Per quanto riguarda l’Artico russo, si ha l’impressione che i grandi mutamenti politici, l’avvento di nuovi regimi e il disfacimento degli stessi, tutti avvenuti nell’arco storico relativamente breve di 80 anni, non abbiano inciso in modo evidente sui costumi dei popoli della Siberia settentrionale. I Nenci, i Samoiedi, gli Jakuti, gli Eveni, gli Jukaghiri e i Ciukci vivono tuttora di pastorizia, disponendo di un patrimonio di renne di circa quattro milioni di capi. Con l’avvento del comunismo, tutte le attività siberiane vennero ben presto inquadrate nel generale processo di sovietizzazione, tuttavia alcune grandi mandrie rimasero proprietà di qualche comunità; in generale, nel passaggio da un regime all’altro, non si verificarono episodi cruenti come quelli avvenuti a ovest degli Urali, con lo sterminio della classe contadina dei Kulaki.
Mentre il regime comunista profondeva ogni sforzo alla valorizzazione delle ricchezze della Siberia, inviandovi una schiera di tecnici e di lavoratori dall’ovest, i popoli locali vennero lasciati relativamente indisturbati e restarono dediti alle loro occupazioni; si verificò così una transizione delle loro abitudini arcaiche alle tecniche moderne. La grande via ferroviaria Transiberiana che unisce tuttora Mosca all’Oceano Pacifico, correva molto più a sud del circolo polare; il progresso di fermava quindi a centinaia di chilometri di distanza dalle terre della regione artica.

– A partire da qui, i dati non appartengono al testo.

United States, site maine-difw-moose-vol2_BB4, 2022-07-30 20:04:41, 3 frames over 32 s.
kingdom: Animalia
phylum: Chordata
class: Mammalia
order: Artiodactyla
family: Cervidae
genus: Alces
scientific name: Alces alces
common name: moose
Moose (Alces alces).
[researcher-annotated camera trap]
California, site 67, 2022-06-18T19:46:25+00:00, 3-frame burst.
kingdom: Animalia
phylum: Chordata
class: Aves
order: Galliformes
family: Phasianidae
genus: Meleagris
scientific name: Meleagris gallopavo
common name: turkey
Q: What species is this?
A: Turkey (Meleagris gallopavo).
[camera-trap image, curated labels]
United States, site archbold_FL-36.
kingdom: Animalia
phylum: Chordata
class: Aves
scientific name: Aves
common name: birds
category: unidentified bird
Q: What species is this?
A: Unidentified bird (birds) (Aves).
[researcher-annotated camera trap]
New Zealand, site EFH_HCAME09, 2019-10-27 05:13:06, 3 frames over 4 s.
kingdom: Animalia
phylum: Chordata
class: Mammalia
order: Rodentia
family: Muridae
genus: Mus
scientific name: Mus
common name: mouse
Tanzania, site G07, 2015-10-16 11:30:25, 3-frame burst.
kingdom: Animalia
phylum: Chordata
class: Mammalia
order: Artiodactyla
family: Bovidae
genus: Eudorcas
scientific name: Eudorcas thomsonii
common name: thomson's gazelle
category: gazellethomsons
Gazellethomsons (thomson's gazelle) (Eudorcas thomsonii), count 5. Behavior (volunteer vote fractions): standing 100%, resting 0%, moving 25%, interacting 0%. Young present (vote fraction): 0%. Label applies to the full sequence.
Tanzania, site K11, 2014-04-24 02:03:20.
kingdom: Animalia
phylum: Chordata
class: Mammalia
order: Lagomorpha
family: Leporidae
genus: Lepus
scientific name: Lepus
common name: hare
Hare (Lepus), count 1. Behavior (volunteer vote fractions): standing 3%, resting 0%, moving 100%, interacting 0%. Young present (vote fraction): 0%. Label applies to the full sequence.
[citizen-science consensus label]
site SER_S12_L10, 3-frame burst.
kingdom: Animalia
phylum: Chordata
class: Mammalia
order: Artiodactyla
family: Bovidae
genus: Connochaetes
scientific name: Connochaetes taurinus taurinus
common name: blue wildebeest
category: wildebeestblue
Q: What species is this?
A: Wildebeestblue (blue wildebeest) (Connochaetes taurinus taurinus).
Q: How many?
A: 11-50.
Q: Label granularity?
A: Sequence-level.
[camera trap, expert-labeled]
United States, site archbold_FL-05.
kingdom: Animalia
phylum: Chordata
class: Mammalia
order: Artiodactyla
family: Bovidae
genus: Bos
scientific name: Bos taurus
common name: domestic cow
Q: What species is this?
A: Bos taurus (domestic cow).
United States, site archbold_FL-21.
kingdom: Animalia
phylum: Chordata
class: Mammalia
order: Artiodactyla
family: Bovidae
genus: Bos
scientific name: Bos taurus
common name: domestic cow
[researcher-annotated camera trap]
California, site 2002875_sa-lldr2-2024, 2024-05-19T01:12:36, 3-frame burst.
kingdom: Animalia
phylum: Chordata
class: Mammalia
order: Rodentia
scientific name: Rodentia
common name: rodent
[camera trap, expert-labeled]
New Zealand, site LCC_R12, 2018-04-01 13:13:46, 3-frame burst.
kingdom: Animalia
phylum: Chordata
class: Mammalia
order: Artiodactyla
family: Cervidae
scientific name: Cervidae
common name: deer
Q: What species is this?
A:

Le vie d’acqua furono invece un mezzo importante per lo smercio e lo scambio di prodotti; a differenza del Nord canadese e limitatamente al bacino del Mackenzie, la Siberia offre un gran numero di fiumi navigabili che, partendo dalle regioni interne raggiungono il Mare Glaciale Artico. Il traffico attraverso le vie d’acqua, che già negli anni Sessanta del secolo scorso aveva raggiunto migliaia di tonnellate, è oggi raddoppiato. Naturalmente, anche i fiumi siberiani sono soggetti a limitazioni stagionali che ne consentono l’intera navigazione per soli 3-4 mesi all’anno.